Conference: ACL 2026 Findings
arXiv: 2502.06556
Code: GitHub
Area: LLM Evaluation
Keywords: Unit test generation, multi-file benchmark, cross-file dependency, error fixing, code quality

TL;DR

Ours proposes MultiFileTest, the first multi-file level LLM unit test generation benchmark, covering 20 projects each for Python/Java/JavaScript. It evaluates 11 frontier LLMs and analyzes the impact of manual fixing and self-repair mechanisms on test quality, revealing that even the strongest models exhibit numerous basic executability errors.

Background & Motivation

Background: LLM-driven unit test generation has become a significant use case for code assistance, greatly improving test readability and generation efficiency. Existing benchmarks primarily evaluate test generation capabilities for function-level or class-level (single-file) code.
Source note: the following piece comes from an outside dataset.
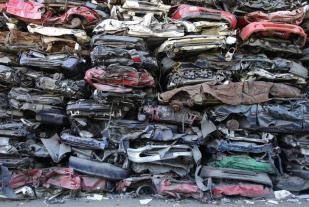 Compressed cars are seen in a recycling company in Thoerishaus near Bern July 3, 2011. Having the infrastructure in place to make it convenient for citizens to recycle, enables the Swiss to be among the top recyclers in the world. The Swiss recycle about 76 percent of everything that is recyclable. REUTERS/Ruben Sprich (SWITZERLAND - Tags: ENVIRONMENT)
Limitations of Prior Work: (1) In real-world projects, functions interact across files with complex dependencies, but existing benchmarks ignore multi-file level test generation challenges; (2) DevBench, the only work involving multi-file tests, contains only 16 projects and is designed for breadth rather than depth, lacking systematic analysis of cross-file dependencies and errors; (3) A large number of basic errors (non-executable, cascading failures) in LLM-generated tests hinder the evaluation of higher-level capabilities (correctness, coverage).

Key Challenge: The core difficulty of multi-file test generation lies not in generating the test logic itself, but in correctly understanding cross-file dependencies and properly setting up the test environment—which is precisely the weak point of LLM reasoning.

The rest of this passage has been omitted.